Where you can dive deeper into MTP drafters: To make these MTP drafters exceptionally fast and accurate, we introduced several architectural enhancements under the hood. The draft models seamlessly utilize the target model’s activations and share its KV cache, meaning they don’t have to waste time recalculating context the larger model has already figured out. For our E2B and E4B edge models, where the final logit calculation becomes a big bottleneck, we even implemented an efficient clustering technique in the embedder to further accelerate generation. 深入了解 MTP 草稿模型:为了使这些 MTP 草稿模型具备极高的速度和准确性,我们在底层引入了多项架构增强。草稿模型可以无缝利用目标模型的激活值并共享其 KV 缓存,这意味着它们无需浪费时间重新计算大型模型已经处理过的上下文。对于我们的 E2B 和 E4B 边缘模型,由于最终的 Logit 计算成为了主要瓶颈,我们甚至在嵌入器(embedder)中实现了一种高效的聚类技术,以进一步加速生成。

We’ve also been closely analyzing hardware-specific optimizations. For example, while the 26B mixture-of-experts model presents unique routing challenges at a batch size of 1 on Apple Silicon, processing multiple requests simultaneously (e.g., batch sizes of 4 to 8) unlocks up to a ~2.2x speedup locally. We see similar gains with Nvidia A100 when increasing batch size. 我们还密切分析了针对特定硬件的优化。例如,虽然 26B 混合专家模型(MoE)在 Apple Silicon 上以批处理大小(batch size)为 1 时存在独特的路由挑战,但同时处理多个请求(例如批处理大小为 4 到 8)可以在本地实现高达约 2.2 倍的速度提升。在使用 Nvidia A100 时,增加批处理大小也能看到类似的增益。

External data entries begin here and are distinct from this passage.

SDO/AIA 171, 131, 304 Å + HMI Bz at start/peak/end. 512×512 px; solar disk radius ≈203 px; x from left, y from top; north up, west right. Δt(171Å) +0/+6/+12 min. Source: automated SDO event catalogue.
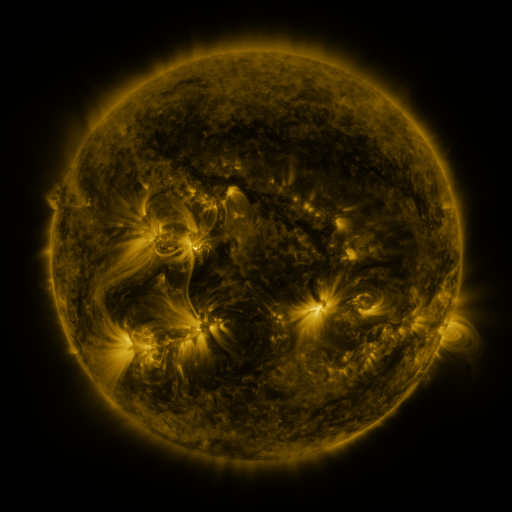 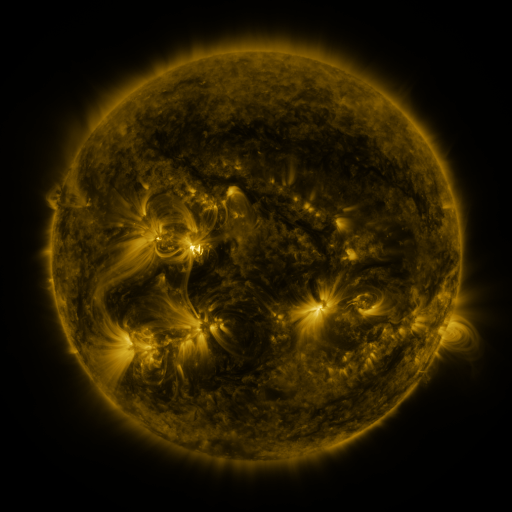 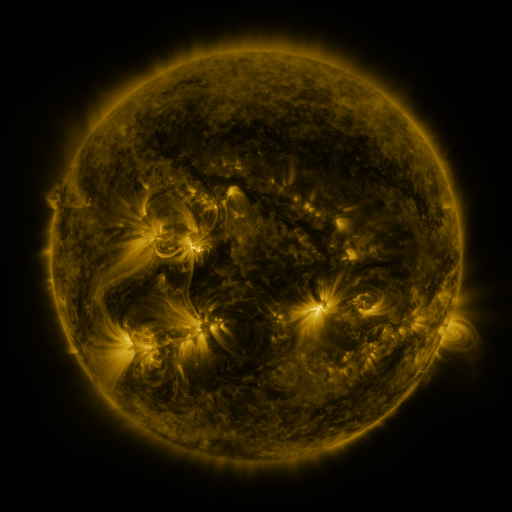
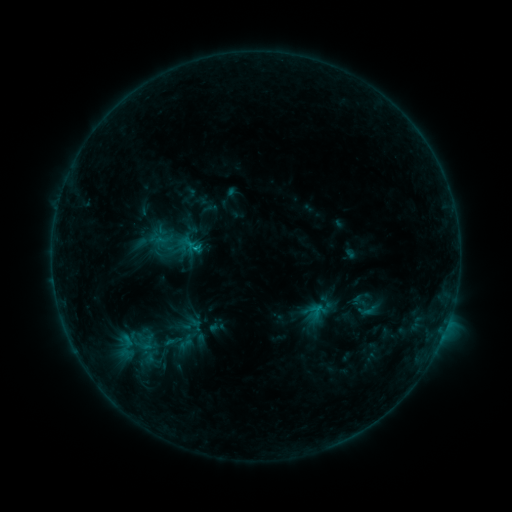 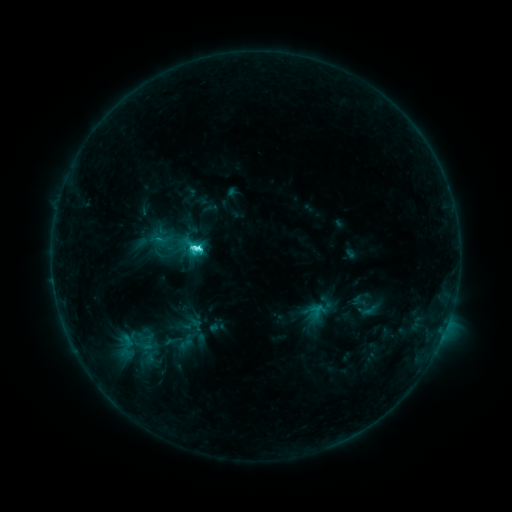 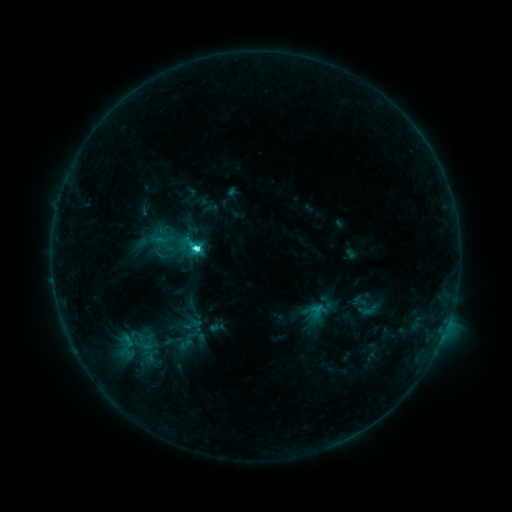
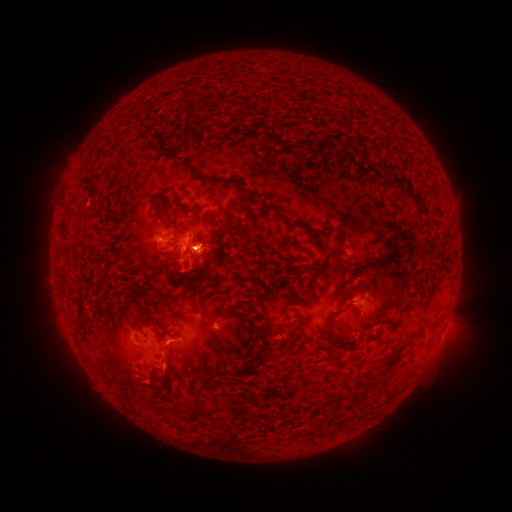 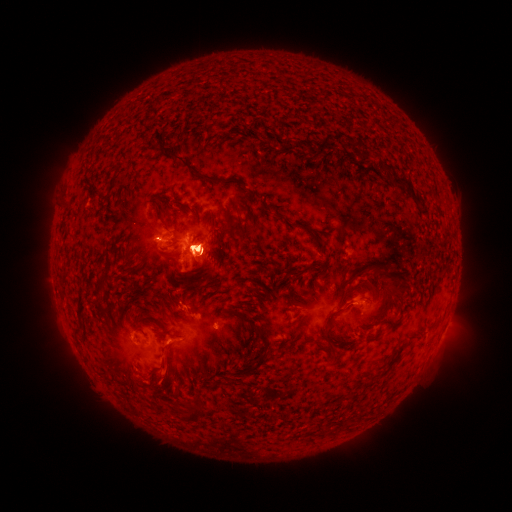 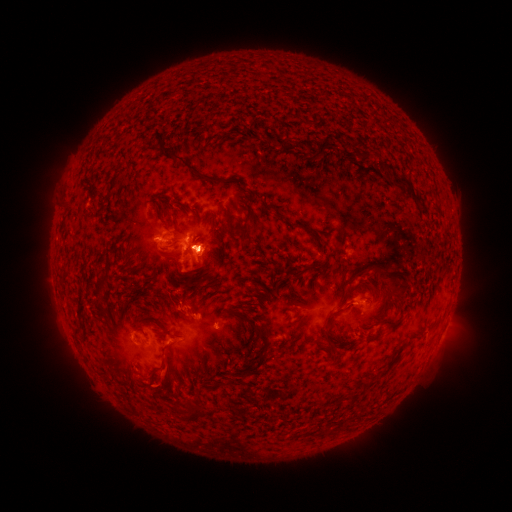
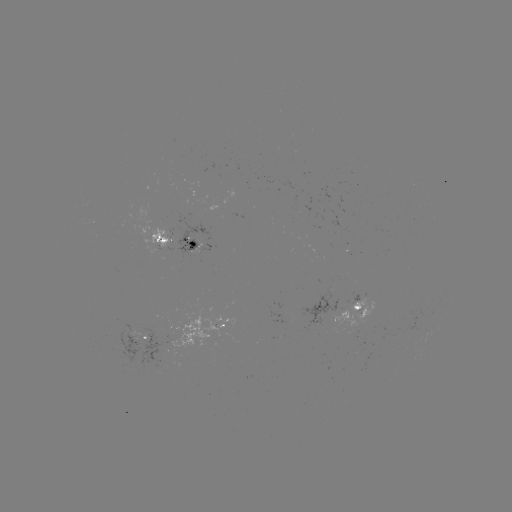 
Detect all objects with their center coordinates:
C7.7 flare: (200, 249)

Want to see the exact mechanics of how this works? We’ve published an in-depth technical explainer that unpacks the visual architecture, KV cache sharing and efficient embedders powering these drafters. 想了解其具体工作机制吗?我们发布了一份深入的技术说明,详细解析了驱动这些草稿模型的视觉架构、KV 缓存共享以及高效嵌入器。

How to get started: The MTP drafters for the Gemma 4 family are available today under the same open-source Apache 2.0 license as Gemma 4. Read the documentation to learn how to use MTP with Gemma 4. You can download the model weights right now on Hugging Face, Kaggle, and start experimenting with faster inference with transformers, MLX, VLLM, SGLang, and Ollama or try them directly on Google AI Edge Gallery for Android or iOS. 如何开始:Gemma 4 系列的 MTP 草稿模型现已发布,采用与 Gemma 4 相同的开源 Apache 2.0 许可证。请阅读文档以了解如何将 MTP 与 Gemma 4 结合使用。你现在就可以在 Hugging Face 和 Kaggle 上下载模型权重,并开始使用 transformers、MLX、VLLM、SGLang 和 Ollama 体验更快的推理,或者直接在 Android 或 iOS 的 Google AI Edge Gallery 中进行尝试。

We can’t wait to see how this newfound speed accelerates what you build next in the Gemmaverse. 我们迫不及待地想看到这种新获得的速度如何加速你在 Gemma 生态中构建的下一个项目。